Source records
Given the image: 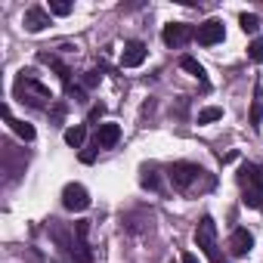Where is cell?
I'll use <instances>...</instances> for the list:
<instances>
[{"mask_svg":"<svg viewBox=\"0 0 263 263\" xmlns=\"http://www.w3.org/2000/svg\"><path fill=\"white\" fill-rule=\"evenodd\" d=\"M195 245L201 248V254L211 260V263H226L223 254H220V245H217V226L211 217H201L198 229H195Z\"/></svg>","mask_w":263,"mask_h":263,"instance_id":"cell-1","label":"cell"},{"mask_svg":"<svg viewBox=\"0 0 263 263\" xmlns=\"http://www.w3.org/2000/svg\"><path fill=\"white\" fill-rule=\"evenodd\" d=\"M16 96H19V102L37 105V108H41V105H47V99H53V96H50V90H47L41 81H34L31 74H25V71L16 78Z\"/></svg>","mask_w":263,"mask_h":263,"instance_id":"cell-2","label":"cell"},{"mask_svg":"<svg viewBox=\"0 0 263 263\" xmlns=\"http://www.w3.org/2000/svg\"><path fill=\"white\" fill-rule=\"evenodd\" d=\"M62 204H65L68 211L81 214V211L90 208V195H87V189H84L81 183H68V186L62 189Z\"/></svg>","mask_w":263,"mask_h":263,"instance_id":"cell-3","label":"cell"},{"mask_svg":"<svg viewBox=\"0 0 263 263\" xmlns=\"http://www.w3.org/2000/svg\"><path fill=\"white\" fill-rule=\"evenodd\" d=\"M201 174H204V171H201L198 164H189V161H180V164H174V167H171V180H174V186H177V189H189Z\"/></svg>","mask_w":263,"mask_h":263,"instance_id":"cell-4","label":"cell"},{"mask_svg":"<svg viewBox=\"0 0 263 263\" xmlns=\"http://www.w3.org/2000/svg\"><path fill=\"white\" fill-rule=\"evenodd\" d=\"M161 37H164L167 47H183V44H189V41L195 37V31H192V25H186V22H171V25H164Z\"/></svg>","mask_w":263,"mask_h":263,"instance_id":"cell-5","label":"cell"},{"mask_svg":"<svg viewBox=\"0 0 263 263\" xmlns=\"http://www.w3.org/2000/svg\"><path fill=\"white\" fill-rule=\"evenodd\" d=\"M223 22L220 19H208L204 25H198V31H195V41L201 44V47H214V44H220L223 41Z\"/></svg>","mask_w":263,"mask_h":263,"instance_id":"cell-6","label":"cell"},{"mask_svg":"<svg viewBox=\"0 0 263 263\" xmlns=\"http://www.w3.org/2000/svg\"><path fill=\"white\" fill-rule=\"evenodd\" d=\"M74 241H71V257H74V263H90L93 260V254H90V248H87V223H78L74 226Z\"/></svg>","mask_w":263,"mask_h":263,"instance_id":"cell-7","label":"cell"},{"mask_svg":"<svg viewBox=\"0 0 263 263\" xmlns=\"http://www.w3.org/2000/svg\"><path fill=\"white\" fill-rule=\"evenodd\" d=\"M22 25H25V31L37 34V31H44V28L50 25V13H47L44 7H28V10H25V19H22Z\"/></svg>","mask_w":263,"mask_h":263,"instance_id":"cell-8","label":"cell"},{"mask_svg":"<svg viewBox=\"0 0 263 263\" xmlns=\"http://www.w3.org/2000/svg\"><path fill=\"white\" fill-rule=\"evenodd\" d=\"M146 62V44L143 41H130L127 47H124V53H121V65L124 68H137V65H143Z\"/></svg>","mask_w":263,"mask_h":263,"instance_id":"cell-9","label":"cell"},{"mask_svg":"<svg viewBox=\"0 0 263 263\" xmlns=\"http://www.w3.org/2000/svg\"><path fill=\"white\" fill-rule=\"evenodd\" d=\"M251 248H254V235H251L248 229H235V232L229 235V251H232L235 257H245Z\"/></svg>","mask_w":263,"mask_h":263,"instance_id":"cell-10","label":"cell"},{"mask_svg":"<svg viewBox=\"0 0 263 263\" xmlns=\"http://www.w3.org/2000/svg\"><path fill=\"white\" fill-rule=\"evenodd\" d=\"M121 140V127L118 124H99L96 130V149H111Z\"/></svg>","mask_w":263,"mask_h":263,"instance_id":"cell-11","label":"cell"},{"mask_svg":"<svg viewBox=\"0 0 263 263\" xmlns=\"http://www.w3.org/2000/svg\"><path fill=\"white\" fill-rule=\"evenodd\" d=\"M84 137H87V124H74V127L65 130V143H68L71 149H81V146H84Z\"/></svg>","mask_w":263,"mask_h":263,"instance_id":"cell-12","label":"cell"},{"mask_svg":"<svg viewBox=\"0 0 263 263\" xmlns=\"http://www.w3.org/2000/svg\"><path fill=\"white\" fill-rule=\"evenodd\" d=\"M260 121H263V87H260V84H254V105H251V124H254V127H260Z\"/></svg>","mask_w":263,"mask_h":263,"instance_id":"cell-13","label":"cell"},{"mask_svg":"<svg viewBox=\"0 0 263 263\" xmlns=\"http://www.w3.org/2000/svg\"><path fill=\"white\" fill-rule=\"evenodd\" d=\"M180 65H183V68H186V71H189L192 78H198L201 84L208 81V74H204V65H201L198 59H192V56H183V59H180Z\"/></svg>","mask_w":263,"mask_h":263,"instance_id":"cell-14","label":"cell"},{"mask_svg":"<svg viewBox=\"0 0 263 263\" xmlns=\"http://www.w3.org/2000/svg\"><path fill=\"white\" fill-rule=\"evenodd\" d=\"M241 204H245V208H263V186H251V189H245Z\"/></svg>","mask_w":263,"mask_h":263,"instance_id":"cell-15","label":"cell"},{"mask_svg":"<svg viewBox=\"0 0 263 263\" xmlns=\"http://www.w3.org/2000/svg\"><path fill=\"white\" fill-rule=\"evenodd\" d=\"M223 118V108L220 105H211V108H201L198 111V124H211V121H220Z\"/></svg>","mask_w":263,"mask_h":263,"instance_id":"cell-16","label":"cell"},{"mask_svg":"<svg viewBox=\"0 0 263 263\" xmlns=\"http://www.w3.org/2000/svg\"><path fill=\"white\" fill-rule=\"evenodd\" d=\"M248 59L251 62H263V37H254L248 44Z\"/></svg>","mask_w":263,"mask_h":263,"instance_id":"cell-17","label":"cell"},{"mask_svg":"<svg viewBox=\"0 0 263 263\" xmlns=\"http://www.w3.org/2000/svg\"><path fill=\"white\" fill-rule=\"evenodd\" d=\"M238 22H241V31H245V34H254V31L260 28V19H257L254 13H245V16H241Z\"/></svg>","mask_w":263,"mask_h":263,"instance_id":"cell-18","label":"cell"},{"mask_svg":"<svg viewBox=\"0 0 263 263\" xmlns=\"http://www.w3.org/2000/svg\"><path fill=\"white\" fill-rule=\"evenodd\" d=\"M10 124H13V130H16L22 140H34V127L31 124H25V121H10Z\"/></svg>","mask_w":263,"mask_h":263,"instance_id":"cell-19","label":"cell"},{"mask_svg":"<svg viewBox=\"0 0 263 263\" xmlns=\"http://www.w3.org/2000/svg\"><path fill=\"white\" fill-rule=\"evenodd\" d=\"M140 183H143L146 189H158V177H155L149 167H143V177H140Z\"/></svg>","mask_w":263,"mask_h":263,"instance_id":"cell-20","label":"cell"},{"mask_svg":"<svg viewBox=\"0 0 263 263\" xmlns=\"http://www.w3.org/2000/svg\"><path fill=\"white\" fill-rule=\"evenodd\" d=\"M50 13H56V16H68V13H71V4H62V0H50Z\"/></svg>","mask_w":263,"mask_h":263,"instance_id":"cell-21","label":"cell"},{"mask_svg":"<svg viewBox=\"0 0 263 263\" xmlns=\"http://www.w3.org/2000/svg\"><path fill=\"white\" fill-rule=\"evenodd\" d=\"M102 111H105L102 105H93V108H90V121H96V118H102Z\"/></svg>","mask_w":263,"mask_h":263,"instance_id":"cell-22","label":"cell"},{"mask_svg":"<svg viewBox=\"0 0 263 263\" xmlns=\"http://www.w3.org/2000/svg\"><path fill=\"white\" fill-rule=\"evenodd\" d=\"M183 263H198V257L195 254H183Z\"/></svg>","mask_w":263,"mask_h":263,"instance_id":"cell-23","label":"cell"}]
</instances>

* _Exercise goal_
Tally the lines of the listing above that contain the string "instances", treating uppercase and lowercase as different. Give only the number.

* _The result_
3